11/23のTVは紅葉狩りの観光客でにぎわっている各地の紅葉の名所を映像で紹介していました。
その映像に触発されて、自分が若い頃に見た紅葉の風景を思い出し、
文章として留めておこうと思いました。
以下は40才頃、伝導瞑想を離れて、地質調査士の助手の仕事に就いていた時の話です。
目の前は、高さ五百メートル、幅二百メートル位の、屏風のような山の斜面である。
その斜面は一面ナナカマドや漆の木、もみじ、栃の木などで覆われていた。
十一月半ばのことであった。
風がふくと、さわさわと音をたてながら、夕日で紅色は色濃くなっていた。
もみじ、樫の木、栃の木、ナナカマドの葉が舞い散っていく。荘厳な光景であった。
私はその光景をじっとみながら、こんな光景はめったに見られないと思った。
遠くからさわさわと風が吹く音、そして木々の葉がこすれあうザァーッという音が聞こえてくる。

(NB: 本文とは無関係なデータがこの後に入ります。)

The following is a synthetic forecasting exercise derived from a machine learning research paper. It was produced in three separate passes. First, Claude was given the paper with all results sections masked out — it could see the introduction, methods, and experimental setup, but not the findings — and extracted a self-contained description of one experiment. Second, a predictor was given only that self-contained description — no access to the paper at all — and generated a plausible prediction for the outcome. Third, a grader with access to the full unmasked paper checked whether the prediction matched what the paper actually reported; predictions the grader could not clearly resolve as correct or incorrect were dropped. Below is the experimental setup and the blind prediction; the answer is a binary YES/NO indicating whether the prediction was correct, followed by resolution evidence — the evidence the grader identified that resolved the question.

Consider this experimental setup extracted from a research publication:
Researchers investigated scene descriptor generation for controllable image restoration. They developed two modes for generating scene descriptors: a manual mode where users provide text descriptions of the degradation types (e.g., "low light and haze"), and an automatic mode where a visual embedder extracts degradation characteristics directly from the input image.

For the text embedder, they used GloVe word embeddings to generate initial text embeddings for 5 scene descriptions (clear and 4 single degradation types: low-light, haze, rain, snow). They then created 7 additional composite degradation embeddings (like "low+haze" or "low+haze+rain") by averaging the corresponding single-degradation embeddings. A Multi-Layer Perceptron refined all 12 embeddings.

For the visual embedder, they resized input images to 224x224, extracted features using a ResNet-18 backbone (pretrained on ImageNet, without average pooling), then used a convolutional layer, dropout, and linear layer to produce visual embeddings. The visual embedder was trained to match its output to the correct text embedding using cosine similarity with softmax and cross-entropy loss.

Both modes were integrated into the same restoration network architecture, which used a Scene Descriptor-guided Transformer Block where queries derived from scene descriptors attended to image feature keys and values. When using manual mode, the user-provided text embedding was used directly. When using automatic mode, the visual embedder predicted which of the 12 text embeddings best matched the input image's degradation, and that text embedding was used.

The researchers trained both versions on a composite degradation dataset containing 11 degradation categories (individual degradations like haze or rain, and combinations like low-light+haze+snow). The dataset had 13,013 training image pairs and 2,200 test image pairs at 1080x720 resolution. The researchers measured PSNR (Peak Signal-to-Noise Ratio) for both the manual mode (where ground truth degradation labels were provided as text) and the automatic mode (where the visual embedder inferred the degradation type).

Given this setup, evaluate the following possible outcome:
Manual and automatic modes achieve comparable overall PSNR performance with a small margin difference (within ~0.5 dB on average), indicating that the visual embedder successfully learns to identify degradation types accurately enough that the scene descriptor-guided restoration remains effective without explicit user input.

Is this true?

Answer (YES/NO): YES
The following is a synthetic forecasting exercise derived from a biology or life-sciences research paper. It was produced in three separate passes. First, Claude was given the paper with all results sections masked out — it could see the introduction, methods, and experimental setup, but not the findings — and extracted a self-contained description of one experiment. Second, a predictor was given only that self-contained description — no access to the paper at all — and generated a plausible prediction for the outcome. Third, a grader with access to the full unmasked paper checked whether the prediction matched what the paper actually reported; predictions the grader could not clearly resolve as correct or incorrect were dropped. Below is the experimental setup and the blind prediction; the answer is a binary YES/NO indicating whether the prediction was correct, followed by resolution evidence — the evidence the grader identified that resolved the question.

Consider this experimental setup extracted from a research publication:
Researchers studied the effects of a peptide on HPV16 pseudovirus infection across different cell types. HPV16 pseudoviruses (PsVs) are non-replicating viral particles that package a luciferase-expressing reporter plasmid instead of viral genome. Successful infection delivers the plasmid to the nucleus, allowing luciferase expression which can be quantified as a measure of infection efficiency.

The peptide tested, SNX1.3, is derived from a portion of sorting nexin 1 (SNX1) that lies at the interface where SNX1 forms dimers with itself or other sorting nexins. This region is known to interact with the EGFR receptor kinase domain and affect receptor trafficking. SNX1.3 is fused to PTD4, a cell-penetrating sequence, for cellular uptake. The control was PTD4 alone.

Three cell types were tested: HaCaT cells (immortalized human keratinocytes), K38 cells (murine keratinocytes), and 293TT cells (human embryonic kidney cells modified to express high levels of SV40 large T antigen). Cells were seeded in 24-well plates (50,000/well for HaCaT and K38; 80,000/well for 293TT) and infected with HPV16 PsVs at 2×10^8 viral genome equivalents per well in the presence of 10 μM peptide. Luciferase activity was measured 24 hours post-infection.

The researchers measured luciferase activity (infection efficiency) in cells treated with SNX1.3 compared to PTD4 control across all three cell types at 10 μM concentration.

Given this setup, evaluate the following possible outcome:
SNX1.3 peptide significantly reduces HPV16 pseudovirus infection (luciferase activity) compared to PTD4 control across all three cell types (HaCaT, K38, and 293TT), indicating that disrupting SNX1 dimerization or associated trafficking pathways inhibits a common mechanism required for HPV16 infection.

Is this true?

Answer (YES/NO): YES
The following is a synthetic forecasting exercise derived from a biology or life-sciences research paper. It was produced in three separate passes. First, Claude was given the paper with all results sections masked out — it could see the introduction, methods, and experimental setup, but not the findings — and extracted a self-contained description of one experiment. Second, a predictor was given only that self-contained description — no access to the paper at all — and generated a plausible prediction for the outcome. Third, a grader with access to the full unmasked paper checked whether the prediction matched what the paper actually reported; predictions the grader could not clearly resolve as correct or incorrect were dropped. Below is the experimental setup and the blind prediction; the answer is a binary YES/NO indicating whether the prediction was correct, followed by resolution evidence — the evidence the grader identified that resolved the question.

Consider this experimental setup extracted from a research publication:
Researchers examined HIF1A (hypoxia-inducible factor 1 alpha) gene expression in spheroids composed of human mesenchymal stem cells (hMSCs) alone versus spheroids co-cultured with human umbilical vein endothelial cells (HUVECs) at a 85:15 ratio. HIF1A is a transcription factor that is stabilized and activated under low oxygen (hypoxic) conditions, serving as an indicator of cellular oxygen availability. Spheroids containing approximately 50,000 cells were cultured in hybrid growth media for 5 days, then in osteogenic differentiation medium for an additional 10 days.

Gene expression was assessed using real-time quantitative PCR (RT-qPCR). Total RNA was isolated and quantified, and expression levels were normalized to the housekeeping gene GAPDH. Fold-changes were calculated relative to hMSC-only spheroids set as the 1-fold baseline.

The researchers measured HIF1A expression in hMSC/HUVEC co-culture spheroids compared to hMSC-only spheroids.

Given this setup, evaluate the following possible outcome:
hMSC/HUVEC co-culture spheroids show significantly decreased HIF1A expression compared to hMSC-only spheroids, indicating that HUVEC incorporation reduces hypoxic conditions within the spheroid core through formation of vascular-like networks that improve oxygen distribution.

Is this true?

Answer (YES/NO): YES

それがだんだんとこちらに近づいてくるなと思っていたら、目の前に突然、幾筋もの錦色の光が乱舞し始めた。紙吹雪のように、落ち葉がザワザワと音をたてながら、とめどもなく散っていく。
それがどのくらいの時間続いたのだろうか。私はすべてを忘れてその光景に見とれてしまった。
これではいけないと思って、あわててベントナイトを掻き混ぜるために、ドラム缶にかけよった。
そうする必要は全くなかったのだが。トントントンというディーゼルエンジンの回転音のみがあたりを支配するようになった。やがて日が傾いていく。その前にロッドを孔から出して、資料をとりださなければならない。